> **Aim of the task**
Copy these rows word for word, starting with the line that contains "In this image, is" and continuing through the end of the rows. Leave the pictures out of your answer.

--- Begin Given entries ---

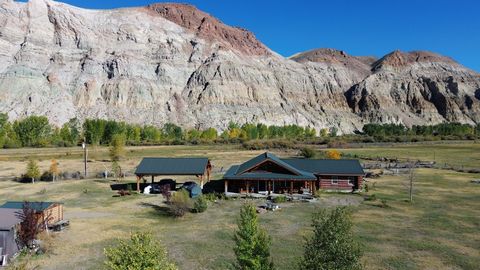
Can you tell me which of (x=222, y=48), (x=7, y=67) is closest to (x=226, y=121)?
(x=222, y=48)

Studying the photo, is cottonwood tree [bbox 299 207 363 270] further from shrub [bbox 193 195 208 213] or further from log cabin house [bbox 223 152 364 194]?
log cabin house [bbox 223 152 364 194]

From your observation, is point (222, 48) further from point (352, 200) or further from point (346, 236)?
point (346, 236)

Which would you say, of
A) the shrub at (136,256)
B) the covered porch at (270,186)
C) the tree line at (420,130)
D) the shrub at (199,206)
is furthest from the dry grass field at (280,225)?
the tree line at (420,130)

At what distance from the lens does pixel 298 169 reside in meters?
45.6

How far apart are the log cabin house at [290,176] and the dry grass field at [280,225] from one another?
278 cm

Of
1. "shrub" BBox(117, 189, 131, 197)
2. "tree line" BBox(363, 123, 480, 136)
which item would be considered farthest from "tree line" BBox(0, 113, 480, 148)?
"shrub" BBox(117, 189, 131, 197)

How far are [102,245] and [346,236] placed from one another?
17989 mm

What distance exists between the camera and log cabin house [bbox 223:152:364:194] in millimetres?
42656

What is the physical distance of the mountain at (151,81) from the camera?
143125mm

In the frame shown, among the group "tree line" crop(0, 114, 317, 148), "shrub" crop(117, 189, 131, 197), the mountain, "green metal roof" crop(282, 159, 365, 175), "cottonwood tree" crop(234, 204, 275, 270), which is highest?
the mountain

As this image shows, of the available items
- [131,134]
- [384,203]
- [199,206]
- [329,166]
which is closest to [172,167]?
[199,206]

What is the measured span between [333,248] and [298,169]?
3324cm

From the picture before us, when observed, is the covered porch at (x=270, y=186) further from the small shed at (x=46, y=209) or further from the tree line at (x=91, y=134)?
the tree line at (x=91, y=134)

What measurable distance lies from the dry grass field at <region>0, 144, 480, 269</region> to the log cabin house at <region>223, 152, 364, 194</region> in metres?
2.78
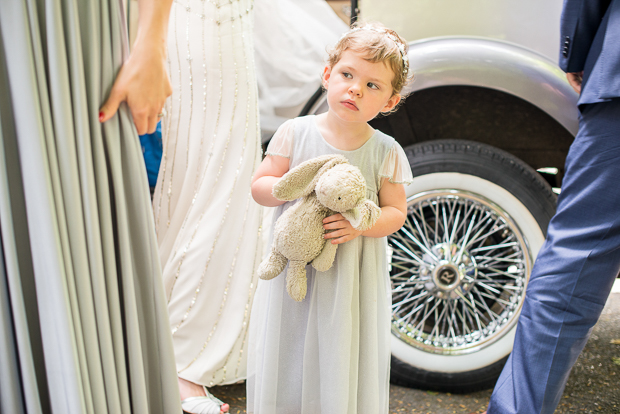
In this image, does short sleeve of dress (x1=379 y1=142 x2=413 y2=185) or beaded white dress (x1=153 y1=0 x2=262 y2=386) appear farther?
beaded white dress (x1=153 y1=0 x2=262 y2=386)

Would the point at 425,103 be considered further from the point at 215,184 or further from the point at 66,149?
the point at 66,149

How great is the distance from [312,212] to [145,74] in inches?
16.6

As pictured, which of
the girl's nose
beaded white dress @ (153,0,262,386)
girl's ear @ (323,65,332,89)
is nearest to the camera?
the girl's nose

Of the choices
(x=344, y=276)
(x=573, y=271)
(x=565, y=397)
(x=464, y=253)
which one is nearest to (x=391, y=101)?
(x=344, y=276)

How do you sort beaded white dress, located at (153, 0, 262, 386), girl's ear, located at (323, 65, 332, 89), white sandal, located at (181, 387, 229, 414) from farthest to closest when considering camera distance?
beaded white dress, located at (153, 0, 262, 386) < white sandal, located at (181, 387, 229, 414) < girl's ear, located at (323, 65, 332, 89)

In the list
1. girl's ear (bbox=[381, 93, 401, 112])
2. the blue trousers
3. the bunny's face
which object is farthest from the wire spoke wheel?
the bunny's face

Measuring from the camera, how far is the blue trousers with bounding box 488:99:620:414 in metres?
1.16

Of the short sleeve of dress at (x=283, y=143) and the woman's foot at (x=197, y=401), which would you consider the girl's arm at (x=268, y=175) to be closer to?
the short sleeve of dress at (x=283, y=143)

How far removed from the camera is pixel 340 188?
0.93 metres

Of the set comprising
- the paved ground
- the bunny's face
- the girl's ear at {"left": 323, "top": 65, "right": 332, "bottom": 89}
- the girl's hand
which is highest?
the girl's ear at {"left": 323, "top": 65, "right": 332, "bottom": 89}

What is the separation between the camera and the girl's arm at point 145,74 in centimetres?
88

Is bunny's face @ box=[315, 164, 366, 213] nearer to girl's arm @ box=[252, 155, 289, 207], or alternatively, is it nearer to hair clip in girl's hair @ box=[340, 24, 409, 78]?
girl's arm @ box=[252, 155, 289, 207]

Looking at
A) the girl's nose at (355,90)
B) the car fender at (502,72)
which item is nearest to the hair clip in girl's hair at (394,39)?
the girl's nose at (355,90)

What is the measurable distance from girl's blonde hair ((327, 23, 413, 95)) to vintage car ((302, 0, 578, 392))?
53 centimetres
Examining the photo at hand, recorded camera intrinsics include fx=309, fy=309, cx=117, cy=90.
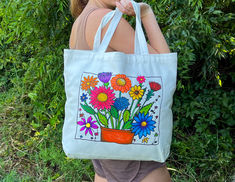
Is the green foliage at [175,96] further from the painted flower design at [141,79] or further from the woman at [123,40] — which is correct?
the painted flower design at [141,79]

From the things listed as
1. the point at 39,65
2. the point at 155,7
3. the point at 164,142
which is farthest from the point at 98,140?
the point at 39,65

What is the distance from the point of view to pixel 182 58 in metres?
2.22

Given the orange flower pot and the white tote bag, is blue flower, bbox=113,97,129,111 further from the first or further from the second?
the orange flower pot

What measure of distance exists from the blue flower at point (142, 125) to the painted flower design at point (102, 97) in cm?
13

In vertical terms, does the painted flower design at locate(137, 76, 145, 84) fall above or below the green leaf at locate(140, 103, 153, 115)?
above

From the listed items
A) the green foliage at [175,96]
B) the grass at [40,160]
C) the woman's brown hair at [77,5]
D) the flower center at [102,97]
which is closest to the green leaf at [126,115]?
the flower center at [102,97]

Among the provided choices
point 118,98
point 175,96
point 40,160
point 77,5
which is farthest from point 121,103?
point 40,160

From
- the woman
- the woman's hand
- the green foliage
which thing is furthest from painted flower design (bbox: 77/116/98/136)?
the green foliage

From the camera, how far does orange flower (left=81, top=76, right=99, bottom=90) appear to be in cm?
136

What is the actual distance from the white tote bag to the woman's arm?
0.03 metres

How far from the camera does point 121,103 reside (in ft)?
4.40

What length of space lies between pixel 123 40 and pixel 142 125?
0.39m

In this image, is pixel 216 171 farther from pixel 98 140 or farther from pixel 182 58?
pixel 98 140

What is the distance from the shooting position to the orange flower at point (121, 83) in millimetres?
1342
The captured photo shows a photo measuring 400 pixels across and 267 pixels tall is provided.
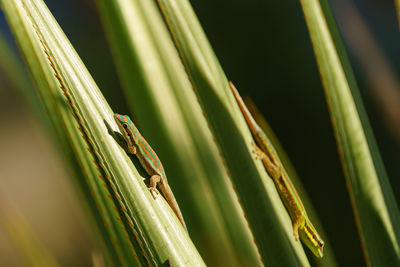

--- End Given entries ---

> **Answer**
In this image, is pixel 216 171 farther from pixel 98 140 or farther from pixel 182 58?
pixel 98 140

What is the distance from the shooting position to the orange flower at point (121, 83) in millimetres?
1342
The captured photo shows a photo measuring 400 pixels across and 267 pixels tall is provided.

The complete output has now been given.